From "Philosophy as Cultural Politics"

By Richard Rorty.

I agree with Habermas when he says, "What Rawls in fact prejudges with the concept of an 'overlapping consensus' is the distinction between modern and premodern forms of consciousness, between 'reasonable' and 'dogmatic' world interpretations." But I disagree with Habermas, as I think Walzer also would, when he goes on to say that Rawls "can defend the primacy of the right over the good with the concept of an overlapping consensus only if it is true that postmetaphysical worldviews that have become reflexive under modern conditions are epistemically superior to dogmatically fixed, fundamentalistic worldviews -- indeed, only if such a distinction can be made with absolute clarity."

Habermas' point is that Rawls needs an argument from transculturally valid premises for the superiority of the liberal West. Without such an argument, he says, "the disqualification of 'unreasonabl' doctrines that cannot be brought into harmony with the proposed 'political' concept of justice is inadmissible."

Such passages make clear why Habermas and Walzer are at opposite poles. Walzer is taking for granted that there can be no such thing as a non-question-begging demonstration of the epistemic superiority of the Western idea of reasonableness. There is, for Walzer, no tribunal of transcultural reason before which to try the question of superiority. Walzer is presupposing what Habermas calls "a strong contextualism for which there is no single 'rationality.'" On this conception, Habermas continues, "individual 'rationalities' are correlated with different cultures, worldviews, traditions, or forms of life. Each of them is viewed as internally interwoven with a particular understanding of the world."

I think that Rawls' constructivist approach to the law of peoples can work if he adopts what Habermas calls a "strong contextualism." Doing so would mean giving up the attempt to escape historicism, as well as the attempt to supply a universalistic argument for the West's most recent views about which differences between persons are arbitrary.

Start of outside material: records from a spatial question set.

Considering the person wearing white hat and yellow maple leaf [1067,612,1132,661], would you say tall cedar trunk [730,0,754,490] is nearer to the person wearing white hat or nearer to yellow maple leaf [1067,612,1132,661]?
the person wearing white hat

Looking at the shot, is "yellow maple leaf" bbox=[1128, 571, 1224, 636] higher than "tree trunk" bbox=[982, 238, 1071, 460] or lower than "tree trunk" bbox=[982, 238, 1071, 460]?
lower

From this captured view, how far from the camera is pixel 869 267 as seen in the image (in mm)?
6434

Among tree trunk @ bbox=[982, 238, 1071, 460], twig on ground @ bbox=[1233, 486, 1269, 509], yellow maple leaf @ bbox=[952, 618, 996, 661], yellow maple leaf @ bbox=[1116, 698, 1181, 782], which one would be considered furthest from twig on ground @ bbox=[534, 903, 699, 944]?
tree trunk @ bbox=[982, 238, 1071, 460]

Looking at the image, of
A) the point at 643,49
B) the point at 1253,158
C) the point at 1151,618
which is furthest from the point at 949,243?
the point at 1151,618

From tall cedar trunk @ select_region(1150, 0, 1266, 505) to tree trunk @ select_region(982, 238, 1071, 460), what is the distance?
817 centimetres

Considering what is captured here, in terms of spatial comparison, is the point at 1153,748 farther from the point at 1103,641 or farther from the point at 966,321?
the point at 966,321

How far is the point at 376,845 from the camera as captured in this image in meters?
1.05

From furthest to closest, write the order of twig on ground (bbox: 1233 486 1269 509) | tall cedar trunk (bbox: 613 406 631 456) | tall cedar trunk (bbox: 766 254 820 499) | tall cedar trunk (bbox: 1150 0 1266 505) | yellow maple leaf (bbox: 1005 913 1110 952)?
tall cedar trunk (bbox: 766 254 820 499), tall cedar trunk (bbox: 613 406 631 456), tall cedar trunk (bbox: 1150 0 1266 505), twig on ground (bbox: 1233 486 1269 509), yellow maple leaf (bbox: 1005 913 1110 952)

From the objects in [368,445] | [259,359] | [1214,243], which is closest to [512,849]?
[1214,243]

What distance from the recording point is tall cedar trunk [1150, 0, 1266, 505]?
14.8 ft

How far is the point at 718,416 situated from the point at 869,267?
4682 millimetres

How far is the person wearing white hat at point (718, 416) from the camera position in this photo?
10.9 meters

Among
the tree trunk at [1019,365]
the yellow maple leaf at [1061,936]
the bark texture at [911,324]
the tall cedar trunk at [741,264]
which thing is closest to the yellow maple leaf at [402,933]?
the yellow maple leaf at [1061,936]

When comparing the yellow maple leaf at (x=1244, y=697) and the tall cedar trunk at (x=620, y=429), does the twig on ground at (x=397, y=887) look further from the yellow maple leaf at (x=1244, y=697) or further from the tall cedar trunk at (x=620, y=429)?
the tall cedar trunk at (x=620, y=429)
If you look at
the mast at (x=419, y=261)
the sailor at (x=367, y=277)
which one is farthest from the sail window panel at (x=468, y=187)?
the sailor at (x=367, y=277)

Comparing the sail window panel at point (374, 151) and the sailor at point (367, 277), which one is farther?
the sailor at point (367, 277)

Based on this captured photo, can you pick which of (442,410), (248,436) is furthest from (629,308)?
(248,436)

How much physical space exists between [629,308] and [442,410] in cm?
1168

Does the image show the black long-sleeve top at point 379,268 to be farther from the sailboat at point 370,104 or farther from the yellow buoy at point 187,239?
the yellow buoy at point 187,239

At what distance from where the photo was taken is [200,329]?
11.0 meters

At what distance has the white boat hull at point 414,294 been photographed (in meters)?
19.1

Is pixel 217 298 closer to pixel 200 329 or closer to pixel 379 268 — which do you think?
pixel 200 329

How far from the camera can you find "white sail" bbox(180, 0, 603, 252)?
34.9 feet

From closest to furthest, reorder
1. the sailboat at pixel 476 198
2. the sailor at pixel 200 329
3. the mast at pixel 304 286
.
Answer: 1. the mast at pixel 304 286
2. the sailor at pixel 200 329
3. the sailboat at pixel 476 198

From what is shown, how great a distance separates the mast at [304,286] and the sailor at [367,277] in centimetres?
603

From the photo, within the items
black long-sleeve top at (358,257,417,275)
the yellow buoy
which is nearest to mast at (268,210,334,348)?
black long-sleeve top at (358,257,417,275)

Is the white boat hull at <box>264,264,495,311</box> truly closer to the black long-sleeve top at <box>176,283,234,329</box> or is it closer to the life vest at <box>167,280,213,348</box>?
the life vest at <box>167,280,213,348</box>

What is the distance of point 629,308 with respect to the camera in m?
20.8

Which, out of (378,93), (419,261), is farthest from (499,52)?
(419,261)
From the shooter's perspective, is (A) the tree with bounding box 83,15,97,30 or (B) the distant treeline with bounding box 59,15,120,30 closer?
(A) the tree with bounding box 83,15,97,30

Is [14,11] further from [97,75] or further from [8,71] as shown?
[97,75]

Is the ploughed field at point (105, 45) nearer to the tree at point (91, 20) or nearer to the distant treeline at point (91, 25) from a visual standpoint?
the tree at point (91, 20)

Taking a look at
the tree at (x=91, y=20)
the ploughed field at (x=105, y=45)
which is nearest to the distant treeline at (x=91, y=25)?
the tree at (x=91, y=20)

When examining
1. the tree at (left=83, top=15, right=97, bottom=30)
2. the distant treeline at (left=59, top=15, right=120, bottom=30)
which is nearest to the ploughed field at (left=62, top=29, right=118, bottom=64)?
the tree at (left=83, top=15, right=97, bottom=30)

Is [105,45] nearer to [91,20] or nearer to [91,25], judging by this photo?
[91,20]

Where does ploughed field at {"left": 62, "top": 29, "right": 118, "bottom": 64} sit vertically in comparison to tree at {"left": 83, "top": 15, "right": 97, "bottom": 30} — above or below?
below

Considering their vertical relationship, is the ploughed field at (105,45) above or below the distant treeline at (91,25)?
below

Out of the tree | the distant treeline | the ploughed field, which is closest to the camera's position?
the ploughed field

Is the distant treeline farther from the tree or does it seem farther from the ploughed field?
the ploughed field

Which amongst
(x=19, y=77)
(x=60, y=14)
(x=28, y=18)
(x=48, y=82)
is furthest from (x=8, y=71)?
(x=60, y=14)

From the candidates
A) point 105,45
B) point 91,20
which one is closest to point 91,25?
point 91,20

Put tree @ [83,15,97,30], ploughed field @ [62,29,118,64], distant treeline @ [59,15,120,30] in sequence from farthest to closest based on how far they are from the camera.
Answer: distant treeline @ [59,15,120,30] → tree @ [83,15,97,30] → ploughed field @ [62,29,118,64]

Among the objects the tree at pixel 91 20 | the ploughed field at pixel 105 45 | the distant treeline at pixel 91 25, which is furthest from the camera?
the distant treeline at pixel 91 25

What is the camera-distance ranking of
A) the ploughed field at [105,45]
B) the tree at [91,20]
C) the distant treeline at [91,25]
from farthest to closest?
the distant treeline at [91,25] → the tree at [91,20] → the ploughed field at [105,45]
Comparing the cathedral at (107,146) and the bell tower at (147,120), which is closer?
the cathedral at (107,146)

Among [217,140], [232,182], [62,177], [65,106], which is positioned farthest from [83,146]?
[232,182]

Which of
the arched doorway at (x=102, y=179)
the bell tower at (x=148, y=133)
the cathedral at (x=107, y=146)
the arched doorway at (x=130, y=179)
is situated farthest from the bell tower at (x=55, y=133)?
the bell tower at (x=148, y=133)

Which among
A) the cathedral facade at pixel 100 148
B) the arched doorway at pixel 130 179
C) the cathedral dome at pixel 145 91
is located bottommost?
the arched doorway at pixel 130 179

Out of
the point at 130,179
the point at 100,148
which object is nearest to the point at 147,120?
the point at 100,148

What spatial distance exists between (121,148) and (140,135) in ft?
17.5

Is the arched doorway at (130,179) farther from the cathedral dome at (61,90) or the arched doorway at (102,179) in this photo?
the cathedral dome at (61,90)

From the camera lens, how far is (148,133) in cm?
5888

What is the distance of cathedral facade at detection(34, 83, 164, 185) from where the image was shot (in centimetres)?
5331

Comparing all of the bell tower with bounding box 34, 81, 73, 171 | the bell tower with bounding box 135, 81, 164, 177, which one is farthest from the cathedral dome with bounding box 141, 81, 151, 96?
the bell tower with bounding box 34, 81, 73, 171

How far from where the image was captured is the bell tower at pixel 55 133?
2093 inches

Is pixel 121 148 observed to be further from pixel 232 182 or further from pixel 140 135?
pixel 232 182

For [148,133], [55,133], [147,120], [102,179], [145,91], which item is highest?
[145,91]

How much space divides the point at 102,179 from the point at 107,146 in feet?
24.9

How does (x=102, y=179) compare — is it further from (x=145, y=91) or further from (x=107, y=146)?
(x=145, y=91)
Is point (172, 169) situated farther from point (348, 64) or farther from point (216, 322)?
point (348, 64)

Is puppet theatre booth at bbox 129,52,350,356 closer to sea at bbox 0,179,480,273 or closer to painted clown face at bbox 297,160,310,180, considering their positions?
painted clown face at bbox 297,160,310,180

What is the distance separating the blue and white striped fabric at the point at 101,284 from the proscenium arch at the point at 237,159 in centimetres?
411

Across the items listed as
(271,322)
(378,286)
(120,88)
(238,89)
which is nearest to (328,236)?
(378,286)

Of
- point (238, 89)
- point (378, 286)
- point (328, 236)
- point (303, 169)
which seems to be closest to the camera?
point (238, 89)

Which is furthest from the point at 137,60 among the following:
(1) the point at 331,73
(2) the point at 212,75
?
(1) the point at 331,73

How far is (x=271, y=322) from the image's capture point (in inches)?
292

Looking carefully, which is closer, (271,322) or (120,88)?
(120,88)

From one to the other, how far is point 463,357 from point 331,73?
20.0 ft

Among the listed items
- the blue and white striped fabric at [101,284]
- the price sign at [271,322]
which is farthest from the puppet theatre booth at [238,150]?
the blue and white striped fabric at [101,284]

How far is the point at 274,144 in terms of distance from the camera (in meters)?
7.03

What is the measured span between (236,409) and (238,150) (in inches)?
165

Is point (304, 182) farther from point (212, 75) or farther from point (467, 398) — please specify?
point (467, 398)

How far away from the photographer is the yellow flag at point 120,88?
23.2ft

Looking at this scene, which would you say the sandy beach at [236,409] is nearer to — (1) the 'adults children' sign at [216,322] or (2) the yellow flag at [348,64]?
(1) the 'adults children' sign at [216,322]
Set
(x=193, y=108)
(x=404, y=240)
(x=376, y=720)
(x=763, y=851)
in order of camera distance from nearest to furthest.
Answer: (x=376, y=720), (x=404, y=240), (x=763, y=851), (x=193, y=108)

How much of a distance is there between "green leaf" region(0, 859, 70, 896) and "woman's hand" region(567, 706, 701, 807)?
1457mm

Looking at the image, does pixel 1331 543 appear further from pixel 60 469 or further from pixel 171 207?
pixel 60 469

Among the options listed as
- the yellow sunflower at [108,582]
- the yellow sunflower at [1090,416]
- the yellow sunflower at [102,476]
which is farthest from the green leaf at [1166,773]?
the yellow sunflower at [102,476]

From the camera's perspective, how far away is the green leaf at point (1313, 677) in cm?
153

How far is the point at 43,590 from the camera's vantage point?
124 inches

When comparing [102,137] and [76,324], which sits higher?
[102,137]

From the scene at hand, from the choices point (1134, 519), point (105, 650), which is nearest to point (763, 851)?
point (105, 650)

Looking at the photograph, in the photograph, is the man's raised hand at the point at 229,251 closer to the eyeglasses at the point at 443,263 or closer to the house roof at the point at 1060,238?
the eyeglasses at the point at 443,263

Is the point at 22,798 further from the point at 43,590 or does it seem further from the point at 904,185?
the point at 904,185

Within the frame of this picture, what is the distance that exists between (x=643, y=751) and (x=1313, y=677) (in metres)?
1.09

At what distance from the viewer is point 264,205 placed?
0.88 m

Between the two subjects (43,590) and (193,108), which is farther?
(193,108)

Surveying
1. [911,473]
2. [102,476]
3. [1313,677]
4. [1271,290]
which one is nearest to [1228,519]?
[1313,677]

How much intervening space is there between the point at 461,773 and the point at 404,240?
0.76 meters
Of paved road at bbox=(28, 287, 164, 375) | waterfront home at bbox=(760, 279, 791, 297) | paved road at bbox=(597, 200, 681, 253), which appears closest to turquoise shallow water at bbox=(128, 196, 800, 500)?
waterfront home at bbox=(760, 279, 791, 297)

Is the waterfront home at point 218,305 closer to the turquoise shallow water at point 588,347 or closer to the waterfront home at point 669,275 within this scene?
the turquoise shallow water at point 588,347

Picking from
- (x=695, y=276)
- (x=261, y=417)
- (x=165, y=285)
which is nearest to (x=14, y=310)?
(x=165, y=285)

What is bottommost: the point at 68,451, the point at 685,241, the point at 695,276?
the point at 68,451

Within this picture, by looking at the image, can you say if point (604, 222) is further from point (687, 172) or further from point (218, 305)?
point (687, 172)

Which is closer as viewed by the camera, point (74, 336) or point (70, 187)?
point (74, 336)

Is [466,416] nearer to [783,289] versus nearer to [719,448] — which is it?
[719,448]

The strength of Walzer's Thick and Thin seems to me to be its explicitness about the need to do this. The weakness of Rawls' account of what he is doing lies in an ambiguity between two senses of universalism. When Rawls says that "a constructivist liberal doctrine is universal in its reach, once it is extended to [...] a law of peoples," [...] he is not saying that it is universal, but universal validity is not. It is the latter that Habermas requires. That is why Habermas thinks that we need really heavy philosophical weaponry, modeled on Kant's - why he insists that only transcendental presuppositions of any possible communicative practive will do the job. [...] To be faithful to his own constructivism, I think, Rawls has to agree with Walzer that this job does not need to be done.